Reproduce all the entries precisely.
=== Section Start ===
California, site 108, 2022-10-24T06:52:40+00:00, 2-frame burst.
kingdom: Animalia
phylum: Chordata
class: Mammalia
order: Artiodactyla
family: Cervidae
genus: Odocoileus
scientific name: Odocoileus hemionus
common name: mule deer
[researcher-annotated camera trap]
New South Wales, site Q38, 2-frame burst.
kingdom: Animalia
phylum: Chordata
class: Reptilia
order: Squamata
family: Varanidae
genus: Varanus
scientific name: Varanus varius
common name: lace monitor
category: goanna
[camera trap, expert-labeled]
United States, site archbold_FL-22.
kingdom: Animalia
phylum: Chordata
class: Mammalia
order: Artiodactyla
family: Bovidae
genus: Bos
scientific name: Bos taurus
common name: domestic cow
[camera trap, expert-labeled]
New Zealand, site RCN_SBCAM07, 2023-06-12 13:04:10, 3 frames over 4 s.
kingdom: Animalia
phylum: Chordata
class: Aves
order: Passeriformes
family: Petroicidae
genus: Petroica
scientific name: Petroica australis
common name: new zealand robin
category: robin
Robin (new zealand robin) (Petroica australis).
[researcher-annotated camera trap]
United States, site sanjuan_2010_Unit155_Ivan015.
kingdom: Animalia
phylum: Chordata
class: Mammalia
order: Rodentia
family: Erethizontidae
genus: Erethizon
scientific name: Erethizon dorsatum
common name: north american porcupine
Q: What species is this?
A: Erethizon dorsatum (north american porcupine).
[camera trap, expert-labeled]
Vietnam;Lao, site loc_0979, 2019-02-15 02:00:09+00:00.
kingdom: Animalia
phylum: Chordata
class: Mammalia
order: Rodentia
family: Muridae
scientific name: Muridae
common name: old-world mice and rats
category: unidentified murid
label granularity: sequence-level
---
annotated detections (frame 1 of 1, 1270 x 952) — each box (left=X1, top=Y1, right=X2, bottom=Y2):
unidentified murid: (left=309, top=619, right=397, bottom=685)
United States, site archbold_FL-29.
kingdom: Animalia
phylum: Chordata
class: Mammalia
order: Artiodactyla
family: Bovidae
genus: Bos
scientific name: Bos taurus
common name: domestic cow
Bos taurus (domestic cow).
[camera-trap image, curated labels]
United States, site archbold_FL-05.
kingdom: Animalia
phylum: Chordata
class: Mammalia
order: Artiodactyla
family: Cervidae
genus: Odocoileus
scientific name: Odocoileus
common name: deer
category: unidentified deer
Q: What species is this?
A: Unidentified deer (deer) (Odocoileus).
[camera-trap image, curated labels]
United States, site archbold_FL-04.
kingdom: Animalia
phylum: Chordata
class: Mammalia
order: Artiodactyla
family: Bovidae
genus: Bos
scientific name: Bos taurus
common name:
=== Section End ===
* RESPONSE TO THE EXERCISE *
California, site 108, 2022-10-24T06:52:40+00:00, 2-frame burst.
kingdom: Animalia
phylum: Chordata
class: Mammalia
order: Artiodactyla
family: Cervidae
genus: Odocoileus
scientific name: Odocoileus hemionus
common name: mule deer
[researcher-annotated camera trap]
New South Wales, site Q38, 2-frame burst.
kingdom: Animalia
phylum: Chordata
class: Reptilia
order: Squamata
family: Varanidae
genus: Varanus
scientific name: Varanus varius
common name: lace monitor
category: goanna
[camera trap, expert-labeled]
United States, site archbold_FL-22.
kingdom: Animalia
phylum: Chordata
class: Mammalia
order: Artiodactyla
family: Bovidae
genus: Bos
scientific name: Bos taurus
common name: domestic cow
[camera trap, expert-labeled]
New Zealand, site RCN_SBCAM07, 2023-06-12 13:04:10, 3 frames over 4 s.
kingdom: Animalia
phylum: Chordata
class: Aves
order: Passeriformes
family: Petroicidae
genus: Petroica
scientific name: Petroica australis
common name: new zealand robin
category: robin
Robin (new zealand robin) (Petroica australis).
[researcher-annotated camera trap]
United States, site sanjuan_2010_Unit155_Ivan015.
kingdom: Animalia
phylum: Chordata
class: Mammalia
order: Rodentia
family: Erethizontidae
genus: Erethizon
scientific name: Erethizon dorsatum
common name: north american porcupine
Q: What species is this?
A: Erethizon dorsatum (north american porcupine).
[camera trap, expert-labeled]
Vietnam;Lao, site loc_0979, 2019-02-15 02:00:09+00:00.
kingdom: Animalia
phylum: Chordata
class: Mammalia
order: Rodentia
family: Muridae
scientific name: Muridae
common name: old-world mice and rats
category: unidentified murid
label granularity: sequence-level
---
annotated detections (frame 1 of 1, 1270 x 952) — each box (left=X1, top=Y1, right=X2, bottom=Y2):
unidentified murid: (left=309, top=619, right=397, bottom=685)
United States, site archbold_FL-29.
kingdom: Animalia
phylum: Chordata
class: Mammalia
order: Artiodactyla
family: Bovidae
genus: Bos
scientific name: Bos taurus
common name: domestic cow
Bos taurus (domestic cow).
[camera-trap image, curated labels]
United States, site archbold_FL-05.
kingdom: Animalia
phylum: Chordata
class: Mammalia
order: Artiodactyla
family: Cervidae
genus: Odocoileus
scientific name: Odocoileus
common name: deer
category: unidentified deer
Q: What species is this?
A: Unidentified deer (deer) (Odocoileus).
[camera-trap image, curated labels]
United States, site archbold_FL-04.
kingdom: Animalia
phylum: Chordata
class: Mammalia
order: Artiodactyla
family: Bovidae
genus: Bos
scientific name: Bos taurus
common name:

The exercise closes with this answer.